Make the script executable and add the appropriate symbolic links to cause the script to be executed when the system goes down, or comes up.

chmod 755 /etc/init.d/tomcat
update-rc.d tomcat defaults

Now we can start Apache Tomcat and Solr with this command. (On reboots it will automatically start.)

invoke-rc.d tomcat start

With all that done on the server we are now ready to install the Apache Solr Search Integration module for Drupal.

Follow the install instructions and when you come to replacing schema.xml and solrconfig.xml the directory for that is “/opt/solr/conf”.

The only setting for the apachesolr module you need to change is the Solr port at “admin/settings/apachesolr”. Set it to the default Tomcat port 8080 (or whatever you have told Tomcat to run on).

You probably want to activate some of the apachesolr blocks since it there most of the cool functions resides.

Make sure you reindex your site with solr at “admin/settings/apachesolr/index”.

Update 2009-09-27: There are now a setting hidden under “Advanced configuration” that “Make Apache Solr Search the default” so the code below is no longer necessary.

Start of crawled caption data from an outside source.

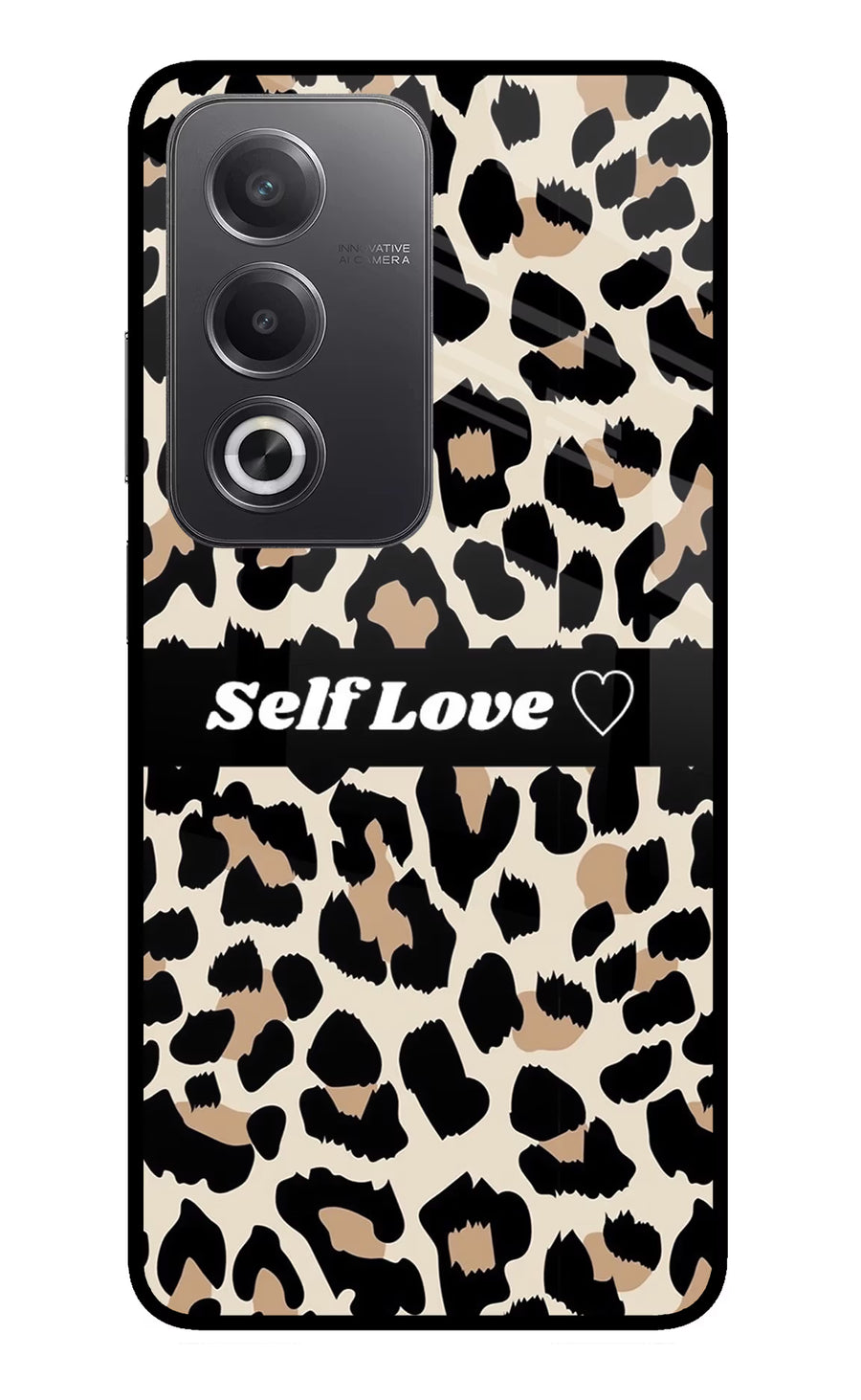 Leopard Print Self Love Oppo A3 Pro 5G Back Cover, Glass case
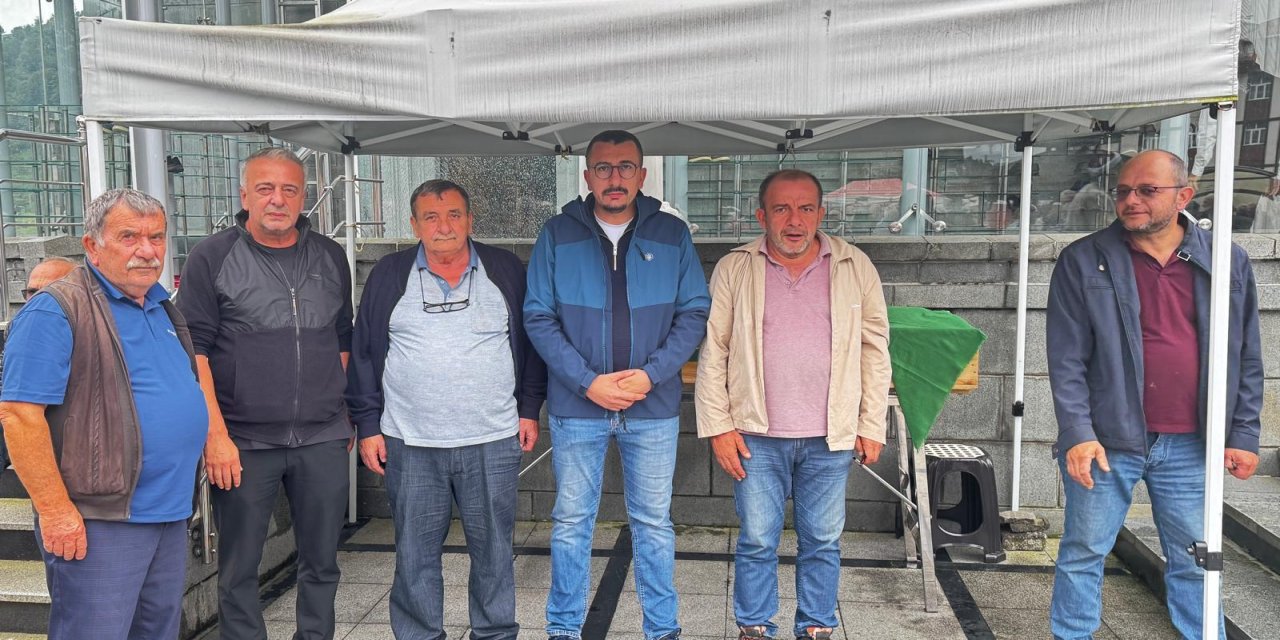TSYD Rize İl Temsilcisi ve Gazeteci Yazar Denizalp’in Acı Günü
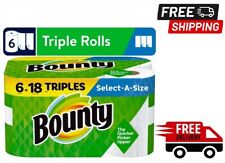 Bounty Select-a-size Paper Towels White 6 Triple Rolls Free Shipping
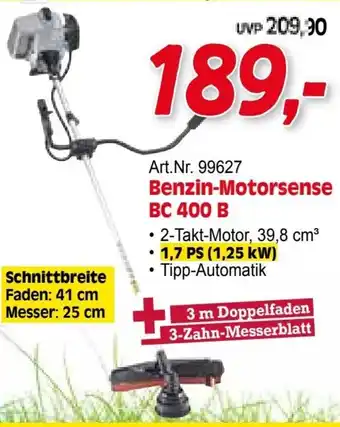 Zgonc Benzin-Motorsense BC 400 B Angebot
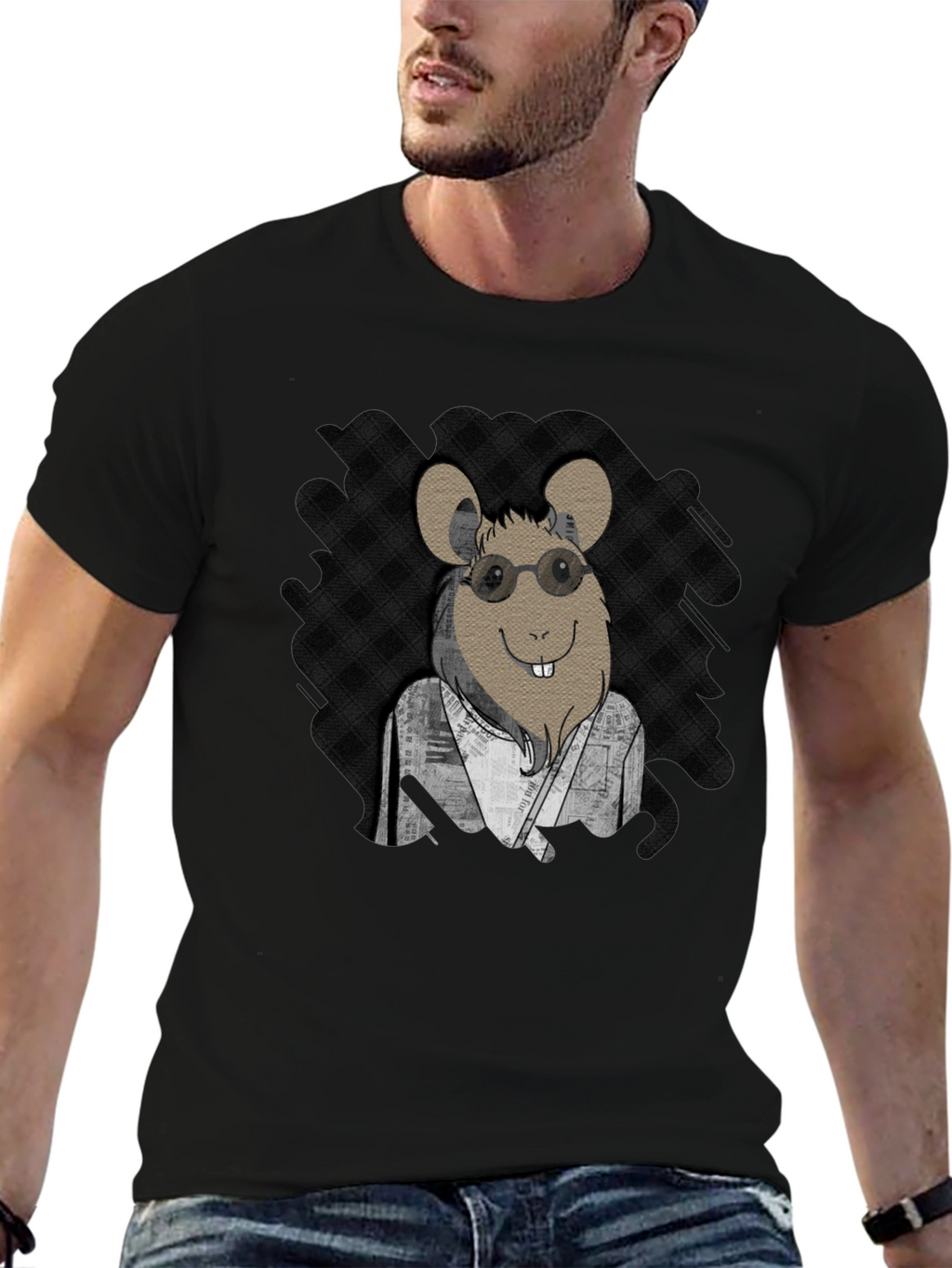 Rat in Glasses T-Shirt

The final hurdle is to point the search field to “search/apachesolr_search” instead of “search/node”. I found very little information about this. There are a number of possible way to do it, my choice fell on hook_form_alter().

/**
 * Implementation of hook_menu_alter().
 */
function [my_module_name]_menu_alter(&$items) {
  if (module_exists('apachesolr')) {
    // Hide the Content (node/search) tab.
    $items['search/node/%menu_tail']['type'] = MENU_CALLBACK;
  }
}

/**
 * Implementation of hook_form_alter().
 */
function [my_module_name]_form_alter(&$form, $form_state, $form_id) {
  switch ($form_id) {
    case 'search_form':
      if (module_exists('apachesolr') && $form['module']['#value'] == 'node') {
        $form['module']['#value'] = 'apachesolr_search';
      }
      break;
    case 'search_theme_form':
    case 'search_block_form':
      if (module_exists('apachesolr')) {
        $form['#submit'] = array('[my_module_name]_apachesolr_search_form_submit');
      }
      break;
  }
}

/**
 * Process a solr search form submission.
 */
function [my_module_name]_apachesolr_search_form_submit($form, &$form_state) {
  $form_id = $form['form_id']['#value'];
  $form_state['redirect'] = 'search/apachesolr_search/'. trim($form_state['values'][$form_id]);
}

Remember to replace [my_module_name] with the name of your module.

With all this done all searches from the search field, the search block and the search page should go to “search/apachesolr_search”.

Apache Solr is among the best search function you can have on the web, now you have it on your own site.

The resources I used:

Update 2009-06-04:

  • Added Instruction to make Tomcat/Solr use UTF-8 encoding so you can search high ASCII characters.
  • Added a couple of checks with module_exists(‘apachesolr’).

Update 2009-11-01:

  • I have upgraded the Tomcat/Solr installation on this server to the latest versions and updated this blog to concur with that.

Update 2010-01-05:

  • I have upgraded the Solr installation on this server to the stable 1.4 version, added a parameter to Tomcat so connections to it only can be made locally and updated this blog to concur with that.